* _Text excerpt_
## start

Is Persistent Prayer Wrong?

What is it with the vague, apprehensive feeling that persistent prayer is wrong?

A lot of people have this. For me, it was something along these lines: “God has perfect hearing, memory, and knowledge of our needs. Repeating a prayer reveals that you’re not thinking about God’s qualities.” There’s also the thought, pushing back like an invisible barrier, saying that we’re fortunate to be tolerated by God anyway and that we really shouldn’t be pushing our luck. The result is that importunate prayer often goes untried. “Just pray once and let it go.”hands

I do not deny that some prayers can be offered out of anxiety, ignorance, or selfishness. Those prayers are worthless before God, and should be countered with other prayers for sanctification and wisdom.

But would you have told Elijah to stop praying for rain upon Israel after his first prayer was met with silence?

Would you have told Moses to stop interceding for the Israelites’ lives after his first day of pleading was met with silence?

What about Jesus praying to God three times in Gethsemane for the cup of the cross to be taken from him?

Oh, and hoo boy: What do we do with the story of the Canaanite woman?

A Canaanite woman from that vicinity came to him, crying out, “Lord, Son of David, have mercy on me! My daughter is suffering terribly from demon-possession.”

Jesus did not answer a word. So his disciples came to him and urged him, “Send her away, for she keeps crying out after us.”

He answered, “I was sent only to the lost sheep of Israel.”

The woman came and knelt before him. “Lord, help me!” she said.

He replied, “It is not right to take the children’s bread and toss it to their dogs.”

“Yes, Lord,” she said. “But even the dogs eat the crumbs that fall from their masters’ table.”

Then Jesus answered, “Woman, you have great faith! Your request is granted.” And her daughter was healed from that very hour. (Matthew 15:21-28)

This is one of those stories that makes us…uncomfortable. We’re not certain how to apply it. Our first instinct is usually to say that it doesn’t apply to our lives, that those were special people in special times and all that chum. But Elijah was a man just like us (James 5:17). What if this story does have something for us in the here and now?

This Phoenician woman is gutsy from the start. She’s a Gentile, beyond the scope of Jesus’ mission to the Jews, for one thing. She’s also interrupting his search for solitude (Mark 7:24). Yet she tracks him down and begs for her daughter’s deliverance.

On the first try, Jesus says nothing.

This we can identify with. Many prayers are met with silence. We have a choice here – give up or keep praying. But praying forces us to face our worry that persistence might be pushy.

This woman evidently isn’t struggling with that. Or she struggles through it. She lets loose a second cry and gets Jesus’ disciples intervening for her. This is often our next step when our prayers seem to fail: we look for someone to intercede. “She’s a prayer warrior. Maybe God will listen to her.”

## end

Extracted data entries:

## start

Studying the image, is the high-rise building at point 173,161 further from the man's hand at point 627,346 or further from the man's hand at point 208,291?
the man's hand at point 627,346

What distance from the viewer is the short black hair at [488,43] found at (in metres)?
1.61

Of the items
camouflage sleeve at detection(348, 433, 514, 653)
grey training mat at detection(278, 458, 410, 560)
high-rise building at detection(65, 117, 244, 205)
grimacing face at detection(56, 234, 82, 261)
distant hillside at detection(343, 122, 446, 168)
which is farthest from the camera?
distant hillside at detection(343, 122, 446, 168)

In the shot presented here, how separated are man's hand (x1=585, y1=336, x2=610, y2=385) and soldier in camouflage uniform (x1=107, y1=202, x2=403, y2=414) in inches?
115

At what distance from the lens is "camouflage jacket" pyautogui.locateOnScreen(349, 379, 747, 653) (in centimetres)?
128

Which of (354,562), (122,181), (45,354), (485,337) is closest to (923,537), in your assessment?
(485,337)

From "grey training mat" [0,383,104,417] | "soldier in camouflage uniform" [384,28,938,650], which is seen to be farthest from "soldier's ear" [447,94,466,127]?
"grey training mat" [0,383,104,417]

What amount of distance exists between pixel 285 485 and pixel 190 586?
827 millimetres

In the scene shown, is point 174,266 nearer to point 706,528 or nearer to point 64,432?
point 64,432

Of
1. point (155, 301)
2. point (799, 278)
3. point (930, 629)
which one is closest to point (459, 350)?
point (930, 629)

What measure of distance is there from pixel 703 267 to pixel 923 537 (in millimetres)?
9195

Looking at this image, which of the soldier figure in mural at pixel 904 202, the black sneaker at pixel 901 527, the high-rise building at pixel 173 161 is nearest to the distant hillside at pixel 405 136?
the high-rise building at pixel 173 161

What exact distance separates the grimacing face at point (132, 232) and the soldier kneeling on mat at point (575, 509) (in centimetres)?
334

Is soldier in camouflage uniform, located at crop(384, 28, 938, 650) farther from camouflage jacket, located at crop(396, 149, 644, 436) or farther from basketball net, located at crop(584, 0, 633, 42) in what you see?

## end
## start

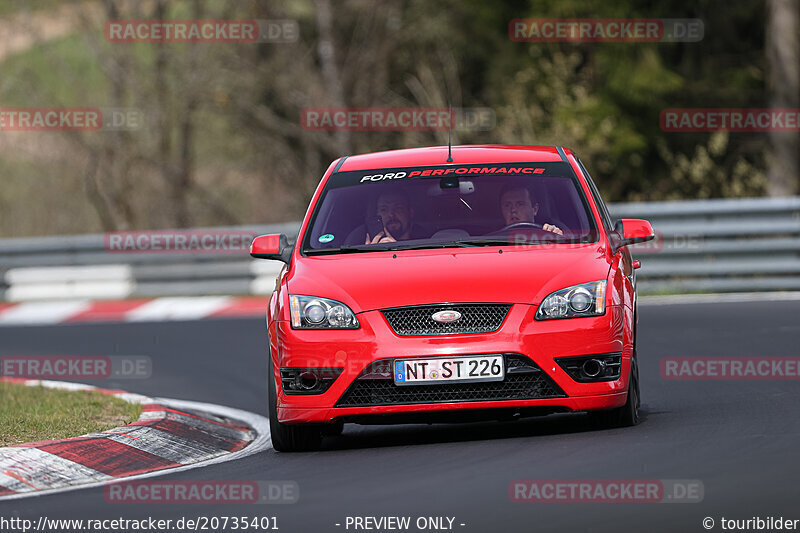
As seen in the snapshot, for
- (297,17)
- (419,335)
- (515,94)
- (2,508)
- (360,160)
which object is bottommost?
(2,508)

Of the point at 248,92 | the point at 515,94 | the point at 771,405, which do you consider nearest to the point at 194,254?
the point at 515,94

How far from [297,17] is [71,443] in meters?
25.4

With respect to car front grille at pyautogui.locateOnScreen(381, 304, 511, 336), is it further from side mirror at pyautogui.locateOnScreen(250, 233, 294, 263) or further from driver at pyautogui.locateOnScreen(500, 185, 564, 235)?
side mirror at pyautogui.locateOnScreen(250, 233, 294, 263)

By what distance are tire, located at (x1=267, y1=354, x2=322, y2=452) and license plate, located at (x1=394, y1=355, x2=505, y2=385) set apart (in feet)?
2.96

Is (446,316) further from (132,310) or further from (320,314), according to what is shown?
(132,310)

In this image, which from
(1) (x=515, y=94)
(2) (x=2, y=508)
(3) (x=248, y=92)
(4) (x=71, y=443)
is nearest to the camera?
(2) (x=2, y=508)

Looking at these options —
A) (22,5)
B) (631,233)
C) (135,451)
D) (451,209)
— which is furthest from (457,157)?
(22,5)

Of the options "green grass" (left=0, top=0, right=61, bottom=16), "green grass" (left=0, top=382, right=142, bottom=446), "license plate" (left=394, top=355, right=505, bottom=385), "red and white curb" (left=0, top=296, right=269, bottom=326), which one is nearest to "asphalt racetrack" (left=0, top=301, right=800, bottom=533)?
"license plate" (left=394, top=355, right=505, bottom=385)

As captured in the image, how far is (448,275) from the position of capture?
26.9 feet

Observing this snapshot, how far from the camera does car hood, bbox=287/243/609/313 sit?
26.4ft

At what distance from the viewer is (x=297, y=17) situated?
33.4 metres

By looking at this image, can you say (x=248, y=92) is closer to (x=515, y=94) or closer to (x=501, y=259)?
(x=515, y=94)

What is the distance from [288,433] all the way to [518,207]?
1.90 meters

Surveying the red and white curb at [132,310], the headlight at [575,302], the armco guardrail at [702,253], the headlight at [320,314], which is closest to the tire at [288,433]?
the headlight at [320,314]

## end

* _Aim of the task_
Print the section of the post on persistent prayer that runs between "Is Persistent Prayer Wrong?" and "his first prayer was met with silence?", inclusive. These records have no connection to the post on persistent prayer.

* _Exercise solution_
Is Persistent Prayer Wrong?

What is it with the vague, apprehensive feeling that persistent prayer is wrong?

A lot of people have this. For me, it was something along these lines: “God has perfect hearing, memory, and knowledge of our needs. Repeating a prayer reveals that you’re not thinking about God’s qualities.” There’s also the thought, pushing back like an invisible barrier, saying that we’re fortunate to be tolerated by God anyway and that we really shouldn’t be pushing our luck. The result is that importunate prayer often goes untried. “Just pray once and let it go.”hands

I do not deny that some prayers can be offered out of anxiety, ignorance, or selfishness. Those prayers are worthless before God, and should be countered with other prayers for sanctification and wisdom.

But would you have told Elijah to stop praying for rain upon Israel after his first prayer was met with silence?